Journée de Solidarité : cadre légal et réforme 2026


Instaurée par la loi du 30 juin 2004 à la suite de la canicule de 2003, la Journée de Solidarité a pour objectif de financer la Caisse nationale de solidarité pour l’autonomie (CNSA), au profit des personnes âgées et des personnes en situation de handicap.


Elle consiste en une journée de travail supplémentaire non rémunérée pour les salariés, à l’exception des stagiaires et apprentis, sauf dispositions particulières prévues par accord collectif.


Ce qui change depuis le 1er janvier 2026


La réforme entrée en vigueur le 1er janvier 2026 renforce la souplesse d’organisation pour les employeurs. Désormais, ceux-ci peuvent librement fixer :

  • La date exacte de la Journée de Solidarité,
  • Ou son fractionnement (en demi-journées, par exemple),


en fonction des contraintes opérationnelles de l’entreprise.

Cette règle s’applique à tous les salariés, quel que soit leur contrat (CDI, CDD, temps partiel, forfait jours).


Modalités selon le type de contrat

  •  Salariés à temps plein

Ils effectuent une journée supplémentaire entière ou fractionnée selon l’organisation décidée par l’employeur.

  •  Salariés à temps partiel

La journée est calculée au prorata du temps de travail :

Mi-temps : 0,5 journée

60 % : 0,6 journée

Si la date choisie tombe sur un jour non travaillé, elle peut être déplacée ou fractionnée.

  •  Salariés au forfait jours

La Journée de Solidarité peut :

soit s’ajouter au nombre de jours prévus au forfait annuel,

soit être intégrée dans le forfait existant.

Exemple : un forfait annuel de 218 jours peut passer à 219 jours si la journée est ajoutée. L’employeur doit toutefois respecter les règles relatives aux durées maximales de travail et aux temps de repos.

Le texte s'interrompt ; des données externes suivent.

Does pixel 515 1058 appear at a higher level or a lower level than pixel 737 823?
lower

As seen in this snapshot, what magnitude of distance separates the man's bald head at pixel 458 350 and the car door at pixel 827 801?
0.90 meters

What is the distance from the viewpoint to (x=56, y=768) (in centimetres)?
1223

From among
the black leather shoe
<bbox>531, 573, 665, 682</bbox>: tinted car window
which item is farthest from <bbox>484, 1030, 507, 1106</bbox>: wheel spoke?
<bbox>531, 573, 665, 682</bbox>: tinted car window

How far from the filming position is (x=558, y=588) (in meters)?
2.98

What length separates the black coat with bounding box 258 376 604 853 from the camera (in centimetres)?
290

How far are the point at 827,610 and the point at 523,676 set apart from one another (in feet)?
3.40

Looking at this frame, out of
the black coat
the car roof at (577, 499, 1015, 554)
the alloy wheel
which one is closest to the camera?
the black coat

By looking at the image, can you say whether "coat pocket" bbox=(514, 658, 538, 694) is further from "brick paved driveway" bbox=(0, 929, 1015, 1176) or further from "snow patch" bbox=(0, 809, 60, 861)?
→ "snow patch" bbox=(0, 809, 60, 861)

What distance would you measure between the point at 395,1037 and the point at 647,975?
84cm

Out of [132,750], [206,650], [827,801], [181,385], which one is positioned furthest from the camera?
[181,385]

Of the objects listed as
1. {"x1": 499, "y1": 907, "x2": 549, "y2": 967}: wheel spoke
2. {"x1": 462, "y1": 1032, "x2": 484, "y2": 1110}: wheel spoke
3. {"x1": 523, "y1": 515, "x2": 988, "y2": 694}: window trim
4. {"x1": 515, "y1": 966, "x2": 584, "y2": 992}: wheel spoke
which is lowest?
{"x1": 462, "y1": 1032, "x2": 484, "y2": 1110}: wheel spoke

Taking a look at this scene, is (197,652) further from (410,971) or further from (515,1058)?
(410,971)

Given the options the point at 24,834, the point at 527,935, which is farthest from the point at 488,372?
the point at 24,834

Cas particuliers et exemptions

Sont exclus :

  • les stagiaires,
  • les apprentis,
  • les salariés bénéficiant d’une exemption prévue par accord collectif ou contrat.

Toute exemption doit être formalisée par écrit. En cas d’absence prolongée (congé maternité, paternité, maladie), la journée peut être reportée à la reprise du travail.

À retenir

La réforme de 2026 ne modifie pas l’objectif de la Journée de Solidarité : contribuer au financement de l’autonomie des personnes âgées et handicapées.

Elle apporte cependant davantage de flexibilité dans son organisation, tout en maintenant son caractère obligatoire pour les salariés concernés.